Blues and silvers both stage absolutely wild bites that form indelible memories for anglers lucky enough to participate – things like get a fish on every cast or drop or seeing dozens of free swimming fish all around the boat and following hooked fish. The visuals are hard to beat.
Simply put – bluefish are strong and stubborn. Coho are crazy. Both species have a critical mass at around 10 pounds where they gain the ability to take long runs instead of thrashing around. Both jump when hooked at times. Coho are not as strong, pound for pound, as bluefish, but they are crazy. When hooked near the surface, they will often take to the air immediately. They are capable of clearing the surface by 5 or 6 feet. They will race left, then right, then bolt under the boat, then swim right at the boat. We’ve had silvers jump into the boat and jump right into the transom. One second they’re peeling line of the reel, the next second you’re slack as the fish bolts toward you and the surface. If there are four of them on at once, it’s pure chaos.
Blues seem a lot more predictable – making powerful runs away in long steady surges.
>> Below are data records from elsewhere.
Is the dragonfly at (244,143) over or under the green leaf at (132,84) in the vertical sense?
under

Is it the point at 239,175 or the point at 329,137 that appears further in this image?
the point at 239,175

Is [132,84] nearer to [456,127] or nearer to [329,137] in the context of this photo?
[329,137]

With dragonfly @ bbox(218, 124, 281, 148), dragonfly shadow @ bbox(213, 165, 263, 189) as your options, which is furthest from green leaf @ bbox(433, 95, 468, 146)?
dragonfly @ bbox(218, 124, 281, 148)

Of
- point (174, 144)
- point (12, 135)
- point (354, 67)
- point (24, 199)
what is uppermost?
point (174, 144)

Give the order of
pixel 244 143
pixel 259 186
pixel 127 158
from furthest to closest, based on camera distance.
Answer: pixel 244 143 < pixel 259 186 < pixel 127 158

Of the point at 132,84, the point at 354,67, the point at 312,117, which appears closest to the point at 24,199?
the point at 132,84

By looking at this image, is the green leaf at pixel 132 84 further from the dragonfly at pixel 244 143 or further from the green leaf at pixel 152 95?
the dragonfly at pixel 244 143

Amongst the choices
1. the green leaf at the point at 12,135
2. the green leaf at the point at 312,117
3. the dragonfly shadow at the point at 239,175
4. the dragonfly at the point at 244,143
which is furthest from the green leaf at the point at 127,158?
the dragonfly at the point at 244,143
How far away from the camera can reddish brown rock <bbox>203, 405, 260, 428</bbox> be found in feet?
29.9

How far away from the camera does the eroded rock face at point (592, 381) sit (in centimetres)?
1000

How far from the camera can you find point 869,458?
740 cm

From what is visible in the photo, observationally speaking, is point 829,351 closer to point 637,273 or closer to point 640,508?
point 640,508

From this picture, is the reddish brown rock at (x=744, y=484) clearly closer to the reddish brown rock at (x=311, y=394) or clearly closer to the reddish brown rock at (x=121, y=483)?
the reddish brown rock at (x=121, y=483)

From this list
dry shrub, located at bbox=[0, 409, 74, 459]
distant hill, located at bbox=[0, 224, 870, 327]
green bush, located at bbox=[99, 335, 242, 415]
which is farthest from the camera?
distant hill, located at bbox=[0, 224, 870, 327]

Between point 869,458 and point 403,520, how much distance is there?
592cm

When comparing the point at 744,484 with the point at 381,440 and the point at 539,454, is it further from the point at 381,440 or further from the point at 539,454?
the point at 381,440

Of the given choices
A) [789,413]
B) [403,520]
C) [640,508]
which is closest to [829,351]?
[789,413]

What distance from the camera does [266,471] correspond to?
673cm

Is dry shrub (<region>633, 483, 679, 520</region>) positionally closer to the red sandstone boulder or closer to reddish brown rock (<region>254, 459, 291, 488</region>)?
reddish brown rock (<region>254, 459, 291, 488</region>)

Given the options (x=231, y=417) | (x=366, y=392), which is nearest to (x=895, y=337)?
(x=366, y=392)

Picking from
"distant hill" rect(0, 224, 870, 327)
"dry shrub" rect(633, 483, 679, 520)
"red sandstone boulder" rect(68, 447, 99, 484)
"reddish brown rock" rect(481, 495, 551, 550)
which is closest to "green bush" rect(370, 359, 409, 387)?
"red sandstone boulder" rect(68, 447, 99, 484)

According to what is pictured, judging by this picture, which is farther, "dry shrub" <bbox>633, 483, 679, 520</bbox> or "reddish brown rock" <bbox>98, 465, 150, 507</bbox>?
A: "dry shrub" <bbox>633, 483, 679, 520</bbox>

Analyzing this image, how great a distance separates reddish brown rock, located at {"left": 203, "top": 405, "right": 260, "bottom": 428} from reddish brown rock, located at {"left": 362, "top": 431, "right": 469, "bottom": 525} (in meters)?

Once they get tired, they put their considerably broad side and muscle to a fight of resistance. It can take a long time to gain the last 20 feet of line on a stubborn bluefish. They are extremely strong and have a lot of endurance. If they have a fault from a fighting point of view, it’s that all of them seem about the same. Every coho seems different from the last.
At the table:
To a lot of people – this is a no-brainer: they’d say coho salmon are a lot better eating than bluefish. I like both species, with some qualifications. Bluefish have a very short shelf life. I’m a big believer that almost all species of fish taste better the day after they are caught. The almost in this equation applies to bluefish – you need to eat them very fresh. Size also matters with blues – the bigger the badder. I let all the large ones go, but if I get a 3 to 4 pound “cocktail” blue to the boat, I bring it aboard, bleed it immediately, and then bury it in ice. I fillet a blue within an hour, bag it, and put it back on ice. That evening, I cook it almandine and it’s extraordinary. My daughter Evelyn is lucky enough to have constant access to king salmon, coho, rockfish, lingcod, halibut, striped bass, and bluefish. If given a choice of all – she’d take the fresh caught blue.
Coho salmon have less oil and a lighter flavor than kings, which some people, including my wife, prefer. They are delicious regardless of size, but the big ones in late summer are the best. Again, how you handle them makes a big difference. Bleed them, gut them and ice them right away. Coho are constantly eating and digesting. They have what is called a hot belly – meaning the digestive acids are very active and the moment you whack one, those juices start eating their way out of the stomach and into the meat. This is particularly true when they are feeding on krill.
And the winner is?
I like coho salmon better but they have to be over 10 pounds to really light me up. In praise of bluefish, nobody should go through a lifetime of fishing without seeing a wide open bluefish blitz. Very few events in nature produce the total mayhem of a large school of blues which has corralled an acre or two of baitfish. They will bite anything you throw at them and if you get tired of catching them (it can happen) take the hooks off, cast your lure, and watch one of the most aggressive predators in the ocean strike your popper or fly repeatedly.